I was hoping to be able to shout out the fact that I had finished making the final covers for (S)Edition. I did indeed make them, and was planning to dye them today (though the pulp did seem a little strange, draining quickly). This morning, I came in to find that they were unusable. The cover pulp, which was beaten for five hours, was comparable to abaca that had only been processed for perhaps an hour. The beater needs recalibrating, badly. I also got this horoscope:
“Problems with machines could have your nerves totally on edge. Some of the problems you might be able to fix yourself, but at least one involves something that may have to be replaced. This might be the one you need the most right now! Think of it as a sign from the universe that you should do something else. That’s the only way to stay sane!”
Fortunately, I will have enough copies for the show; I brought previously made cover sheets for that (the ones I finished dyeing two days ago). I just really want to finish the edition, so I planned to make as much of the paper for the final copies as I could while I was here. Foiled again.
My ‘something else’ was to cobble together a rack to dry out the remaining useless pulp, which I’ll recycle, along with the sheets. I’m drying it so that I don’t have to keep it cool after I leave; I plan to take a few days of actual vacation. My nerves aren’t exactly on edge, but (S)Edition seems to be the canary in the coal mine for the beaters. I’ve lost a day of this residency, as well as two days at Ragdale, due to beater problems. Not good.

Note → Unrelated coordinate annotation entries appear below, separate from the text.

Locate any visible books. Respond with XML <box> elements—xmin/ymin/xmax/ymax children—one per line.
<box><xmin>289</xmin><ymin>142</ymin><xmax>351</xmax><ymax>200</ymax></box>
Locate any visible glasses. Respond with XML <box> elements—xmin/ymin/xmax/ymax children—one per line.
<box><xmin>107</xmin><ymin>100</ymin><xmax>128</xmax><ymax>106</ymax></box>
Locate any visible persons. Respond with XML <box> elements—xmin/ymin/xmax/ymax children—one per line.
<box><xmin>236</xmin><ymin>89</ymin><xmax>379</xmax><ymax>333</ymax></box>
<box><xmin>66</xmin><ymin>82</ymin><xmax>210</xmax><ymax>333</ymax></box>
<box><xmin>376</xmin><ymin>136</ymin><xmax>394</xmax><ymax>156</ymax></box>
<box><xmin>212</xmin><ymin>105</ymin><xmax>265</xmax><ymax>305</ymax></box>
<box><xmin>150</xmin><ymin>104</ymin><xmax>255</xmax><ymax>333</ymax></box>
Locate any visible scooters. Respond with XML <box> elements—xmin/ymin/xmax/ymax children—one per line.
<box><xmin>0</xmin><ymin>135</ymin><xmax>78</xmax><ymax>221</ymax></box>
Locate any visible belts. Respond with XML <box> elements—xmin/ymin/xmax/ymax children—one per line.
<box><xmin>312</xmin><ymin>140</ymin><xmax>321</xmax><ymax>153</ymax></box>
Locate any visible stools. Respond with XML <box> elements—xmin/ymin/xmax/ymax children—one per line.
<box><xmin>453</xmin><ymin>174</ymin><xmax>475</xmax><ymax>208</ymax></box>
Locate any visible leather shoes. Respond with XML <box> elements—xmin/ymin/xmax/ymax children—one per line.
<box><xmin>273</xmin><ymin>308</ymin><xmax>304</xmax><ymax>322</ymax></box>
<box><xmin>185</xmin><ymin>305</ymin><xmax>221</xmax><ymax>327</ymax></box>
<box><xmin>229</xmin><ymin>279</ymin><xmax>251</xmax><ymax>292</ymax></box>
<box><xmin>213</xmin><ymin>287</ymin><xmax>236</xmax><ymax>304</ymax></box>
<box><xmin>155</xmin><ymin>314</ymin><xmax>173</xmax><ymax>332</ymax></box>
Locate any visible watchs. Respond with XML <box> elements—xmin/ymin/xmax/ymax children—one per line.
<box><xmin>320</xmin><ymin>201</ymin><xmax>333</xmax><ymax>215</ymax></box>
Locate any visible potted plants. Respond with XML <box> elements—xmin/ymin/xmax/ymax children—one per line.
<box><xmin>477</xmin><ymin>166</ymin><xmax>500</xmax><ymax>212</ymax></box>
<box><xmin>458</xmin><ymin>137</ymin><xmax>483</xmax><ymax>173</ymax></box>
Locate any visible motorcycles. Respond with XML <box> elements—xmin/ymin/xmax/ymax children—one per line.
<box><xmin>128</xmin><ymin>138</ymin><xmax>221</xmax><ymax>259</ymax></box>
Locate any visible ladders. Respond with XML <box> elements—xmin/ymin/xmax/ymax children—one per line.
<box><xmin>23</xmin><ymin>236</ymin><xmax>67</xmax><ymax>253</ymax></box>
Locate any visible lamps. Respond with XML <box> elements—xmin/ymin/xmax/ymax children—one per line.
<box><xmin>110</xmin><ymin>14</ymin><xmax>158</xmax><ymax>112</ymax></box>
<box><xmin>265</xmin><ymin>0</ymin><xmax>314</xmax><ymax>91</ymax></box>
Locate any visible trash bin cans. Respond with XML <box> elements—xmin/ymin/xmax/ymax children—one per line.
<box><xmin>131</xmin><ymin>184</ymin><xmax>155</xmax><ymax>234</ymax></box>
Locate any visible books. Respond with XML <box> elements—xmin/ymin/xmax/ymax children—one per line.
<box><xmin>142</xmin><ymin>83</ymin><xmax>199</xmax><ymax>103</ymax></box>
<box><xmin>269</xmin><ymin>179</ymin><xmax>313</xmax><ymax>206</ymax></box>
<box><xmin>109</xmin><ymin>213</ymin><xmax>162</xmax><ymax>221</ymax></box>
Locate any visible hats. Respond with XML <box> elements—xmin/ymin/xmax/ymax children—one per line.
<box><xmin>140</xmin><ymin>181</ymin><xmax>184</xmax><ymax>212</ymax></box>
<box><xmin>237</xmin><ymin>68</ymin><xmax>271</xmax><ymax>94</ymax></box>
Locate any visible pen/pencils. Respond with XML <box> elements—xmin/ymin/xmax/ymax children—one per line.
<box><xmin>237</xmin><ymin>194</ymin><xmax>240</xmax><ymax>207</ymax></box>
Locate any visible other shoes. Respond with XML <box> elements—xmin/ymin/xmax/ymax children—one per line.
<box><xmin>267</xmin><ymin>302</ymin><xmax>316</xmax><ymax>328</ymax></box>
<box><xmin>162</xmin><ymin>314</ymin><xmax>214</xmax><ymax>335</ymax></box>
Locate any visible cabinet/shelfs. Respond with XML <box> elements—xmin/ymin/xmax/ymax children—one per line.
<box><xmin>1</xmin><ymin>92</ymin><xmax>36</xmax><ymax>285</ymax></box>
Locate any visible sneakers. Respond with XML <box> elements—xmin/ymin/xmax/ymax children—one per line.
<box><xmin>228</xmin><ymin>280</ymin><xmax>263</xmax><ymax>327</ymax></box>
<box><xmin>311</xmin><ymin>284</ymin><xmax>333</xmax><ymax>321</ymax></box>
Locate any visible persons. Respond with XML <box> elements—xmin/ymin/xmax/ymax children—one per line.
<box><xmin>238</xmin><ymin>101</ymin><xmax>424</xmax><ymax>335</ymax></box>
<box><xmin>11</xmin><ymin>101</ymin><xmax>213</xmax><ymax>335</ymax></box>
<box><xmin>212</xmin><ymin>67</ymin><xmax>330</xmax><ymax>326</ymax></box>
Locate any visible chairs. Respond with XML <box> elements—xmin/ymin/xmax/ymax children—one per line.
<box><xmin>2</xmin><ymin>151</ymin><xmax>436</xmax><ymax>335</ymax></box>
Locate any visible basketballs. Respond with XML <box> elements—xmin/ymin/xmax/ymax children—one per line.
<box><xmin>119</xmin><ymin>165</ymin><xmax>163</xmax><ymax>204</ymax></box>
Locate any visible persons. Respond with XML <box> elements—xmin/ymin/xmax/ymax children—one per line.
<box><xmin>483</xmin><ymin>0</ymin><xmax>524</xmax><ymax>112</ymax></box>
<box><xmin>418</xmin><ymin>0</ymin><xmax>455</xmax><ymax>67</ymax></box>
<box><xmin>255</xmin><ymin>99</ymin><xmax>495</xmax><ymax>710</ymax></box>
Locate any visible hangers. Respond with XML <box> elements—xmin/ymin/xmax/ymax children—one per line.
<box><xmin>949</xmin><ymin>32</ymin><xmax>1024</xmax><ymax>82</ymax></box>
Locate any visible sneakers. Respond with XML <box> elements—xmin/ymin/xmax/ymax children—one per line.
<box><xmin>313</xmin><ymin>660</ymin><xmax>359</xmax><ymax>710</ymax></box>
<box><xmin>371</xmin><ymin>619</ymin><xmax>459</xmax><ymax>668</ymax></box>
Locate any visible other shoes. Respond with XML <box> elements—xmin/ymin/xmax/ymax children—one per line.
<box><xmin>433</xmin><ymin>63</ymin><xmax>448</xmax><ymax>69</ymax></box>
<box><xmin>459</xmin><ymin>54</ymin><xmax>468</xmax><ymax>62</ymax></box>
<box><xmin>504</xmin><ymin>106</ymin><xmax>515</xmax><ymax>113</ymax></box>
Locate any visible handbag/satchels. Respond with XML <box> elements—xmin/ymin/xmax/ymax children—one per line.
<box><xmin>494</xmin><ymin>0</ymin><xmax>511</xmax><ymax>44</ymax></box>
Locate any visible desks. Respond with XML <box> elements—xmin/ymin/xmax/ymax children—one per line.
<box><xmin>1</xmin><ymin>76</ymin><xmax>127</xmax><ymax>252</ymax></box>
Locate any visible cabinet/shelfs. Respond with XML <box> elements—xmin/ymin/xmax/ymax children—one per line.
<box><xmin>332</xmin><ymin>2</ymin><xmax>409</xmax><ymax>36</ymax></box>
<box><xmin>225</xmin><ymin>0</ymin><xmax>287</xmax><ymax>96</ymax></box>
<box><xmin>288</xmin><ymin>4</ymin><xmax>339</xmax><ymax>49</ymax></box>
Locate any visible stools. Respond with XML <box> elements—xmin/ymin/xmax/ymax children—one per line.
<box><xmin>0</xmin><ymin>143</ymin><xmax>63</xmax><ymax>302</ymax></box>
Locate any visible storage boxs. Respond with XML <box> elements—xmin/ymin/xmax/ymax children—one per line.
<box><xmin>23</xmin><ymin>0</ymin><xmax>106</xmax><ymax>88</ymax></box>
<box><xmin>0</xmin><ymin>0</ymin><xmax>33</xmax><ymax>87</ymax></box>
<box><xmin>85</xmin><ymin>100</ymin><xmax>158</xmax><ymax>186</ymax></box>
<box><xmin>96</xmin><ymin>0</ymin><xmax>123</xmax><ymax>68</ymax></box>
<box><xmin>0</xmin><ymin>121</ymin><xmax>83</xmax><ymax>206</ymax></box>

Of course, I should have tested the pulp before leaving. I’d have been a day later getting to Jentel, but I could have re-beat half of it in the Valley. Sigh. (Either way, it’s a day lost).
Six feet o’ underbeaten pulp. Always remember: You Can Never Have Too Many Clamps.
Part Two: Kudos to Paul, now known as Saint Paul of the Rescues!
Chicago’s mainstream commercial galleries have never been very interested in my work. But recently, I had work in a show in a fancy one; it got a nice wee review. A few days after the opening, the gallery closed for good; somebody went bankrupt or some such thing. Here in Wyoming, I got e-mail advising me to retrieve my work as soon as possible. Great. (Before the show, they had it picked up). St. Paul, though still recovering from eye surgery, made a zillion phonecalls and arranged for a minivan cab, and brought my work home today. Except for having to impose on him, and the fact that the gallery people are losing their jobs, this had its funny side, as in: I Go Mainstream; Mainstream Shuts Down.
What’s in your fridge? Painting-in-progress by Jen M; Pulp (good and bad) by me, studio fridge.